How D-pinitol works the muscle; creating a biceps split.

Q: I’m starting to see pinitol in a number of products. Tell me how it works.

A: Pinitol, more specifically D-pinitol, is a methoxy analogue of another sugar called D-chiroinositol. A methoxy analogue means that one molecule is very similar to another except for a small substitution on one of the side chains.

D-chiroinositol is a form of the sugar inositol that can be detected in urine. Research has found that D-chiroinositol levels are reduced in insulin-resistant monkeys and humans, including type II diabetics. Giving the monkeys D-chiroinositol improved glucose utilization, leading to lower blood sugar. D-pinitol, an orally available form having similar effects to those of D-chiroinositol, has been receiving scientific attention in the hopes that it, too, can help with blood sugar control.

How does it work? Studies are still being conducted to determine just that. The picture is a little clearer since the publication of a study in the August 2000 British Journal of Pharmacology (Bates, et al. 130:1944-1948). The study demonstrated that D-pinitol decreased blood sugar in rats made diabetic after exposure to a chemical that fried the pancreas. The rats couldn’t make sufficient insulin, which caused their blood sugar levels to rise. Providing D-pinitol reduced blood sugar levels to near normal, but it didn’t affect the insulin levels.

On further investigation, it appears that D-pinitol requires an intact insulin receptor ‘system’ in the membranes of cells and that insulin may be a more potent signal, easily overwhelming the effect of D-pinitol in the rats. D-pinitol seems to offer benefits in intact insulin receptor systems in subjects who have inappropriately low insulin levels in a state of hyperglycemia, or high blood sugar.

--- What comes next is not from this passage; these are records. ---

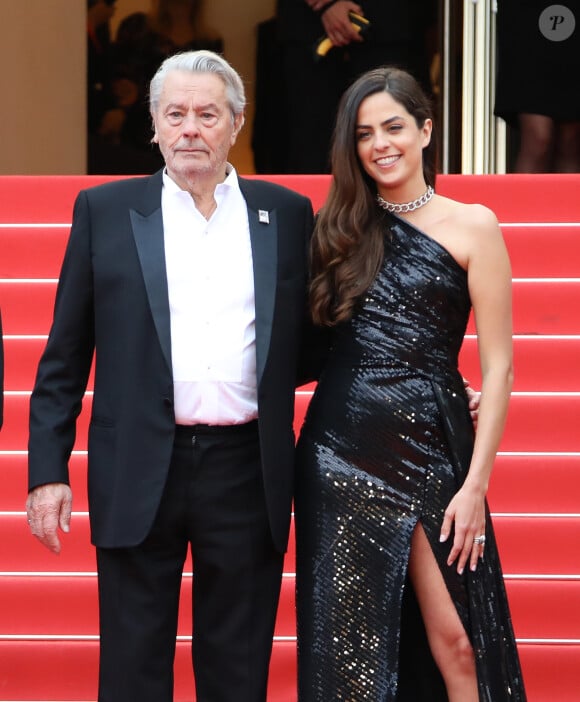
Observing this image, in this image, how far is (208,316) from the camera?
10.2 ft

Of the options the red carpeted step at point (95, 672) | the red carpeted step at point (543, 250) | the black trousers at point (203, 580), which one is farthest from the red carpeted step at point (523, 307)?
the black trousers at point (203, 580)

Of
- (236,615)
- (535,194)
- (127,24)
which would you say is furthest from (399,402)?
(127,24)

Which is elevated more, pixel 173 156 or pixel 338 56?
pixel 338 56

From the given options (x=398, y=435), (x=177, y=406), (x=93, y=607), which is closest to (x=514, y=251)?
(x=93, y=607)

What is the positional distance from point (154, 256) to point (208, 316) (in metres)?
0.17

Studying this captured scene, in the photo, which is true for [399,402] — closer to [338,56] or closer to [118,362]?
[118,362]

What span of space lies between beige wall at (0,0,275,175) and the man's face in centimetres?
532

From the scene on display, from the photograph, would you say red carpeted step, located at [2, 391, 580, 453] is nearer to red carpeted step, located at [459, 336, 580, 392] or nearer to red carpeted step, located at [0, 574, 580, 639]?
red carpeted step, located at [459, 336, 580, 392]

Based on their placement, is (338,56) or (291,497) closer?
(291,497)

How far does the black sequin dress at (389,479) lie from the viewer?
319 cm

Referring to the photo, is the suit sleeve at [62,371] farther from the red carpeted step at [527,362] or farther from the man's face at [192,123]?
the red carpeted step at [527,362]

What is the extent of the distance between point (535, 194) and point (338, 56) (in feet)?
4.54

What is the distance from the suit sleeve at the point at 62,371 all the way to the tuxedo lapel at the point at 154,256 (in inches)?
4.5

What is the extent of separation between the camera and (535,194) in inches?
236
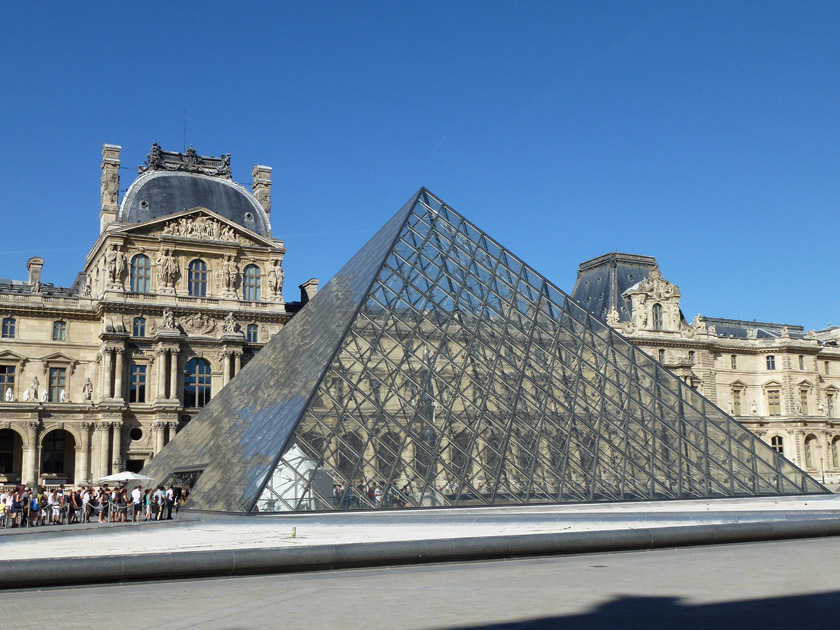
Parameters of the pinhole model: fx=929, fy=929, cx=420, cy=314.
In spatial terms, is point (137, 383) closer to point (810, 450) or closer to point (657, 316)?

What’s more, in a test using muscle cells grown in a petri dish, both insulin and D-pinitol were shown to increase glucose uptake into the muscle cell; however, when the two were added together, D-pinitol didn’t have that effect. It was noted that D-pinitol was capable of increasing glucose uptake into the cell to the same level as insulin, in the absence of insulin.

Does that make it an insulin substitute? We can’t say that yet. The last part of the study looked at how D-pinitol works relative to a specific postreceptor event involving the PI3K enzyme. Here’s what the researchers found.

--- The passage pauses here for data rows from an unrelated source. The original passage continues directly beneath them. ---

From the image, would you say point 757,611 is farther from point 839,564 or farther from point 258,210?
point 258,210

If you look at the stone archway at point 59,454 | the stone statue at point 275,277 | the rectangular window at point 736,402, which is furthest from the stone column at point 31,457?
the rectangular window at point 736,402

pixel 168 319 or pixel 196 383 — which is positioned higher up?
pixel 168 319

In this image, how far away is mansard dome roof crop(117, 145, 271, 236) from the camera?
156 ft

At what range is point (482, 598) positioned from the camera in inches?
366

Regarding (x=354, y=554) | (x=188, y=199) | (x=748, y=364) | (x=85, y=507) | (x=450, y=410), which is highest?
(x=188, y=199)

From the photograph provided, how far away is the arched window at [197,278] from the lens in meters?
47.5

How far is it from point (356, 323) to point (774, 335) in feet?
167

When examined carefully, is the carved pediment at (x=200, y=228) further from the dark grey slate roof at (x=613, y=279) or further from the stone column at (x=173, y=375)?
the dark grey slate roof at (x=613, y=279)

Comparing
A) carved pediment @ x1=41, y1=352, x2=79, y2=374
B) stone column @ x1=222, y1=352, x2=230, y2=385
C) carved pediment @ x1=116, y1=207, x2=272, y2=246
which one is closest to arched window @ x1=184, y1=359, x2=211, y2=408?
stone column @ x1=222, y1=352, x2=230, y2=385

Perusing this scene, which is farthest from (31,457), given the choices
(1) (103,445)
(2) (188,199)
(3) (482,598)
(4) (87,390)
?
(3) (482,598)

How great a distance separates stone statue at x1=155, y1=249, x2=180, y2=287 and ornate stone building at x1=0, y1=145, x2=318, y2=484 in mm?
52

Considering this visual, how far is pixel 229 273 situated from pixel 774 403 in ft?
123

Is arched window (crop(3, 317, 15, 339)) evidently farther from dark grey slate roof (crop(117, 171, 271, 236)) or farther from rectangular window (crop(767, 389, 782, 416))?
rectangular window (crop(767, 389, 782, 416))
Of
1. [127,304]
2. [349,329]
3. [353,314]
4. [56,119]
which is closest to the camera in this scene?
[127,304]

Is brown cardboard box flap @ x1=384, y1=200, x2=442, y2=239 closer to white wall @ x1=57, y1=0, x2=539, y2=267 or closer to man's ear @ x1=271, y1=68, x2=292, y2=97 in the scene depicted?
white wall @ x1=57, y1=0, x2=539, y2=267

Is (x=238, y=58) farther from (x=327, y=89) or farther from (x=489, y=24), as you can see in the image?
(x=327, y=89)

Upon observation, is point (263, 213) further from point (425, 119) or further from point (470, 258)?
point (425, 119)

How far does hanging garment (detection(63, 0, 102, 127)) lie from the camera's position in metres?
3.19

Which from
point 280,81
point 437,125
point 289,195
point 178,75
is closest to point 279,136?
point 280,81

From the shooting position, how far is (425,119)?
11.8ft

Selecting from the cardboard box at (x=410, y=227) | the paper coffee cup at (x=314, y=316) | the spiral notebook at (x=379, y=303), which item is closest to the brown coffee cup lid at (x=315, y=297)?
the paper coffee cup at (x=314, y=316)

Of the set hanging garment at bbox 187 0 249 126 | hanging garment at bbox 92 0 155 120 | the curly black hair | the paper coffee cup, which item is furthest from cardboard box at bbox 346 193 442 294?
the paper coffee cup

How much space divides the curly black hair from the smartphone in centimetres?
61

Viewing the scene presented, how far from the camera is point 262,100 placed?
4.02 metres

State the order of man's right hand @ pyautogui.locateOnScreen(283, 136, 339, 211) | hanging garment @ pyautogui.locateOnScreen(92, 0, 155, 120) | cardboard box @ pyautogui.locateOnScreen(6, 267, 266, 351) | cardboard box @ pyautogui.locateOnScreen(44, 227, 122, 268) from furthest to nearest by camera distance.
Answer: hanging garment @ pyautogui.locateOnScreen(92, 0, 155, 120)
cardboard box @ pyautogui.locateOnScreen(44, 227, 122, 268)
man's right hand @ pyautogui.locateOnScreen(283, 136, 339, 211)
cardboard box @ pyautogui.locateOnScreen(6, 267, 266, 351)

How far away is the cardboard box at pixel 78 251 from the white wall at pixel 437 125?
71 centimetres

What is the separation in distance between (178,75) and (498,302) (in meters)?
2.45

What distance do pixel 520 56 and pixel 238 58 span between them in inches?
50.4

Insulin hits the receptor on the outside of the cell membrane. That causes the receptor to release something to the inside of the cell called IRS-1. IRS-1 may be D-chiroinositol, for which D-pinitol can be substituted. IRS-1 and D-pinitol appear to activate the PI3K. That leads to the cascade of events that is insulin’s ultimate effect.

How do the scientists know that both insulin and D-pinitol use this enzyme? They blocked the enzyme with a chemical that prevented it from becoming active. When the PI3K inhibitor was present, neither insulin nor D-pinitol could induce the uptake of glucose into the isolated muscle cells. That’s significant because if both insulin and D-pinitol require the same enzyme system to work, then having them both trying to activate the same enzyme is competitive. Competition does not lead to greater results. Cooperation does (just as they told us on ‘Sesame Street’).

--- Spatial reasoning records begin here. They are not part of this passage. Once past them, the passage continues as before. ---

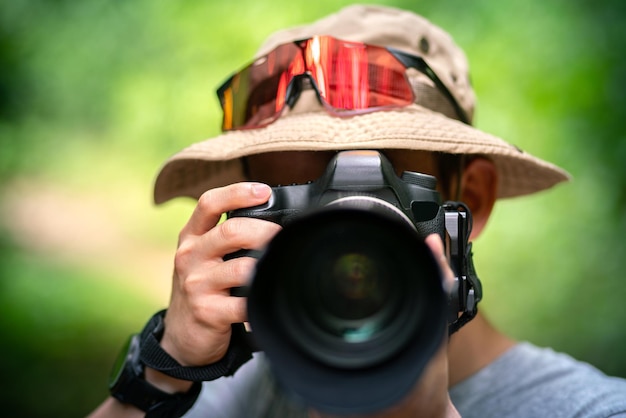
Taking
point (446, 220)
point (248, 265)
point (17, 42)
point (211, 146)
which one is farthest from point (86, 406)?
point (446, 220)

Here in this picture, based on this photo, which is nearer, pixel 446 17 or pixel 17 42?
pixel 446 17

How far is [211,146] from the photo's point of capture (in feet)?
2.89

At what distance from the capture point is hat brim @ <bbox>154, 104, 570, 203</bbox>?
0.75 m

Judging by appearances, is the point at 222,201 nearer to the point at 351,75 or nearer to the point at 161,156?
the point at 351,75

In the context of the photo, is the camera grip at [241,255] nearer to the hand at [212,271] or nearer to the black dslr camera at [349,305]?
the hand at [212,271]

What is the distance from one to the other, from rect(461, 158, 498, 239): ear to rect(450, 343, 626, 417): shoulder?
0.21m

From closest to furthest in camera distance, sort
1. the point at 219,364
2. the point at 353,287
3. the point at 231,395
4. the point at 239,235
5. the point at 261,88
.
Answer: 1. the point at 353,287
2. the point at 239,235
3. the point at 219,364
4. the point at 261,88
5. the point at 231,395

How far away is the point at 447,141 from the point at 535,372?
378 millimetres

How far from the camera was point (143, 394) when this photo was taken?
0.85 metres

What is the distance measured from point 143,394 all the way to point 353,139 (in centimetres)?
46

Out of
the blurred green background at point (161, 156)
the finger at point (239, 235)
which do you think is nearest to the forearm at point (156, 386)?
the finger at point (239, 235)

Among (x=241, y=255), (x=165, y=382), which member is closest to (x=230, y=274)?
(x=241, y=255)

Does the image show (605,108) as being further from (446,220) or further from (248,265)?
(248,265)

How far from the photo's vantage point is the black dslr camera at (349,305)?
0.53 m
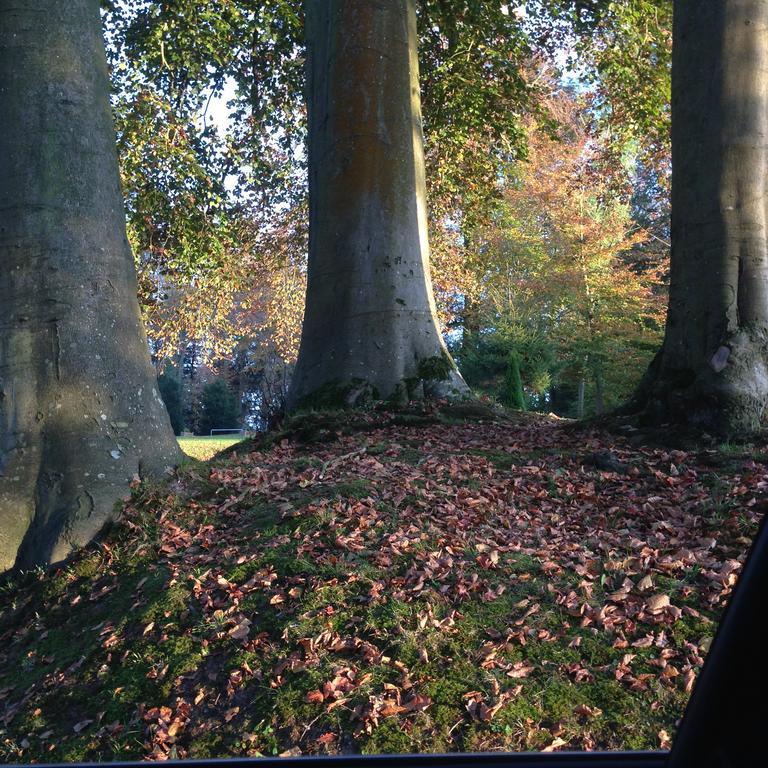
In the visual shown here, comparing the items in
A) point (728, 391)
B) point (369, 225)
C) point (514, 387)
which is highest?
point (369, 225)

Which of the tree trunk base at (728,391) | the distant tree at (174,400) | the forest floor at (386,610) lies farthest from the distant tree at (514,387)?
the distant tree at (174,400)

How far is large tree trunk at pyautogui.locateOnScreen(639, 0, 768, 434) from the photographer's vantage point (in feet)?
21.9

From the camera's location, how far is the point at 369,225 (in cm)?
902

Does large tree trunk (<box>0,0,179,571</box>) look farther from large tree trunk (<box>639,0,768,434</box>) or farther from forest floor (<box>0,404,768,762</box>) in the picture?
large tree trunk (<box>639,0,768,434</box>)

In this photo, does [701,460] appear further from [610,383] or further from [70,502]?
[610,383]

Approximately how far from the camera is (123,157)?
1285 cm

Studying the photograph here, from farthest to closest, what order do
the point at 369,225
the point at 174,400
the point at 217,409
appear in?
the point at 217,409
the point at 174,400
the point at 369,225

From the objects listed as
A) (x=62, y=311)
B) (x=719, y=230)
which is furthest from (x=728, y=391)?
(x=62, y=311)

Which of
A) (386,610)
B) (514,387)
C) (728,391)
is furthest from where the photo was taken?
(514,387)

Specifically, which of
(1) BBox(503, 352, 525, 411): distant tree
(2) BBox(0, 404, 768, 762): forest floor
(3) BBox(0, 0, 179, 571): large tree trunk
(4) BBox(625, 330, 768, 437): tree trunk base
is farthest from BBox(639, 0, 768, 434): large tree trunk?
(1) BBox(503, 352, 525, 411): distant tree

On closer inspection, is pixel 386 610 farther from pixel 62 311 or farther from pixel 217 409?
pixel 217 409

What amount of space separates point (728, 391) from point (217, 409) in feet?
136

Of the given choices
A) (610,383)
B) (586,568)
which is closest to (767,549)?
(586,568)

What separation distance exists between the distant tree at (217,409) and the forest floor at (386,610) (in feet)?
132
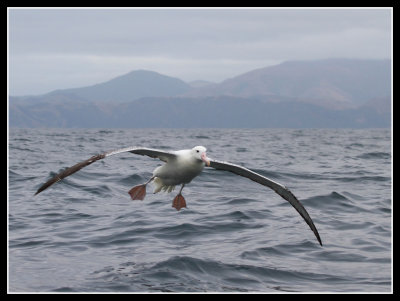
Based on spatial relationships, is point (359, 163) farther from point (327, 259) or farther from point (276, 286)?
point (276, 286)

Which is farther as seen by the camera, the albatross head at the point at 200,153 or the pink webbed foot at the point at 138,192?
the pink webbed foot at the point at 138,192

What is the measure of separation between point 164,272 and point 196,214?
4226mm

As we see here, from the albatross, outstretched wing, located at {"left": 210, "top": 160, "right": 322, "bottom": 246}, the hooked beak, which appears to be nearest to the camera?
the hooked beak

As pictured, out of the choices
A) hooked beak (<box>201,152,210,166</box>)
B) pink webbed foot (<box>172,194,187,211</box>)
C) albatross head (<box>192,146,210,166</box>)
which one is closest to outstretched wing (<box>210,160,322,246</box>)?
albatross head (<box>192,146,210,166</box>)

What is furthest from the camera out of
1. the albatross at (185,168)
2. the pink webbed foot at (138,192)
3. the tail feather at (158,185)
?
the pink webbed foot at (138,192)

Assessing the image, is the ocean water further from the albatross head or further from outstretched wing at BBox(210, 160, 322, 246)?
the albatross head

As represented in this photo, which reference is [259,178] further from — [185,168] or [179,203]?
[179,203]

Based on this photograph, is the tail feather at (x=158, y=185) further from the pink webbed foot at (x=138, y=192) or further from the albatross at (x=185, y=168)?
the pink webbed foot at (x=138, y=192)

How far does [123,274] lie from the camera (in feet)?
33.0

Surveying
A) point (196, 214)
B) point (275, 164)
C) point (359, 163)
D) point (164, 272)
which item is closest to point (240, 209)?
point (196, 214)

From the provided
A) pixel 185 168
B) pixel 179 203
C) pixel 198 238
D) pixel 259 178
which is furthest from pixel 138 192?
pixel 259 178

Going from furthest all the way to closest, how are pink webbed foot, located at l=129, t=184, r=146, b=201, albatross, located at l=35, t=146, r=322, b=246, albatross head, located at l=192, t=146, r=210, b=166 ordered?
1. pink webbed foot, located at l=129, t=184, r=146, b=201
2. albatross, located at l=35, t=146, r=322, b=246
3. albatross head, located at l=192, t=146, r=210, b=166

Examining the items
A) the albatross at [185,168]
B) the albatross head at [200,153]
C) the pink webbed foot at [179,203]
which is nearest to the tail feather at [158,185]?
the albatross at [185,168]

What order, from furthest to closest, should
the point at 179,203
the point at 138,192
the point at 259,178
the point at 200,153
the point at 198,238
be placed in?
the point at 179,203, the point at 198,238, the point at 138,192, the point at 259,178, the point at 200,153
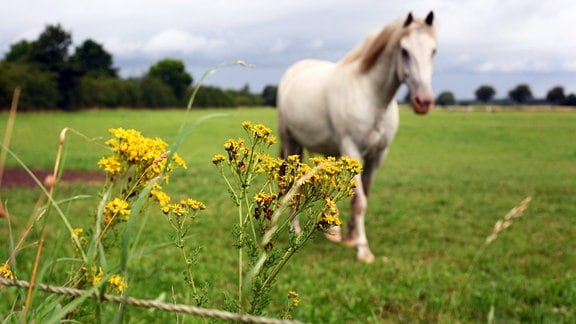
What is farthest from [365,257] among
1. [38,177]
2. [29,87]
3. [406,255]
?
[29,87]

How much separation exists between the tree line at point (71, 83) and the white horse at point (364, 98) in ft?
119

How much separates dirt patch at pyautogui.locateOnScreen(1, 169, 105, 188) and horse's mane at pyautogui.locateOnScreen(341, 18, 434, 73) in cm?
715

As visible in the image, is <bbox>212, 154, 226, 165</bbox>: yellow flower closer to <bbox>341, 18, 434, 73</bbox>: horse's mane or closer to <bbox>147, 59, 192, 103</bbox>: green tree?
<bbox>341, 18, 434, 73</bbox>: horse's mane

Here’s what we might infer from the results of the study: D-pinitol improves the blood sugar in diabetic rats, which are unable to produce sufficient insulin; D-pinitol does not interfere with insulin; D-pinitol is as effective as insulin in driving sugar into isolated muscle cells.

We’re left to wonder if D-pinitol would increase muscle cell uptake of glucose if less-than-maximal insulin were present, as may be seen in ketogenic, or low-carb, diets. D-pinitol may belong in products that have a limited carbohydrate content, less than 30 to 35 grams of sugar, or should be taken with low-glycemic meals. If the results of rat studies are applicable to humans, it probably won’t be of great benefit in terms of glucose utilization, in high-glycemic, high-carb products. On the other hand, it would be worth investigating D-pinitol’s effect on amino acid and creatine uptake.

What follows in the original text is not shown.